Text:

###

[amsat-bb] Re: you may as well use Skype...

2011-02-05 Thread Greg D.



 From: jshor...@inebraska.com
 To: amsat-bb@amsat.org
 Date: Fri, 4 Feb 2011 21:36:54 -0600
 Subject: [amsat-bb] Re: you may as well use Skype...
 
 On Fri, 04 Feb 2011 08:03:59 +, Gordon JC Pearce wrote:
 
 It doesn't in my case.  I have *no interest at all* in operating
 satellites that require a complex fixed station with computer tracking
 and tuning.  None.  Doesn't interest me one bit.
 
 Require? Hah. I used to run the RS birds with a TR-7, IC-251A, and a TA-33 + 
 17
 el Cushcraft with an old CDE rotor. No computer control, fixed at 90 degrees
 elevation. What fun it was!

###

Stored data:
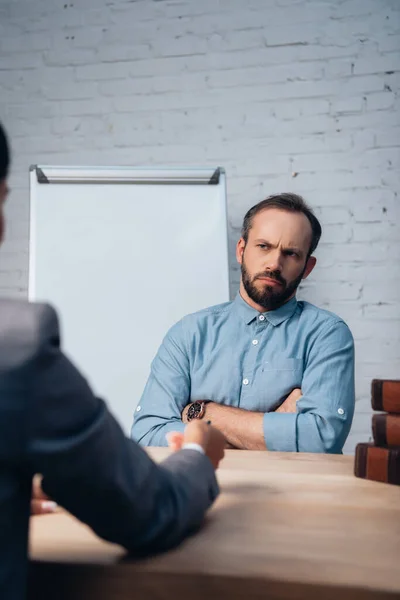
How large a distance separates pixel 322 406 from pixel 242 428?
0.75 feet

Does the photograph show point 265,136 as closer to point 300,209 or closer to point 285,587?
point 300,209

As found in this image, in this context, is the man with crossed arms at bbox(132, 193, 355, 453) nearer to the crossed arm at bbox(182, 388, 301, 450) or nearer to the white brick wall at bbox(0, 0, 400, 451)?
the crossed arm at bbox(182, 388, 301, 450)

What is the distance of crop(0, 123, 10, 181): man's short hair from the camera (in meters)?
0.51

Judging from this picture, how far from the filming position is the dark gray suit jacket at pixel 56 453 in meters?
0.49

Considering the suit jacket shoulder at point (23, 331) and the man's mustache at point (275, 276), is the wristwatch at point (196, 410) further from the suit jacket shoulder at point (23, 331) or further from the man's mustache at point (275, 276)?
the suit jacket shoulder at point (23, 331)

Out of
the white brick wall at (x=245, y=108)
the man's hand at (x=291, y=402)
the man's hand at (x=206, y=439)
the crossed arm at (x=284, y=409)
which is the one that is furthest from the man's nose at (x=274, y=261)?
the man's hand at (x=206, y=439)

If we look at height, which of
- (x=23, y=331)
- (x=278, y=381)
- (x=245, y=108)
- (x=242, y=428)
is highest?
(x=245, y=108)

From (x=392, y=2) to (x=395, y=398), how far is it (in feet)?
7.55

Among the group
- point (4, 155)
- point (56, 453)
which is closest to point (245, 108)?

###

Aim:
Please continue the mailing-list post about operating amateur radio satellites, starting after its last line. The records are irrelevant here.

The response:
 73
 
 -Jim
 

My second satellite QSO (ever) was from California to New York on RS-10 with 10 
watts to a copper pipe J-pole on the uplink, and a wire strung out to a tree in 
the back yard hooked to a Radio Shack DX-440 Short Wave receiver for the 
downlink.  How can you not get hooked on this hobby after an experience like 
that?

Want to top that?  Then DO have that complex fixed station with computer 
tracking and tuning (that you built and/or assembled yourself) and talk from 
California to Perth, Australia via AO-40.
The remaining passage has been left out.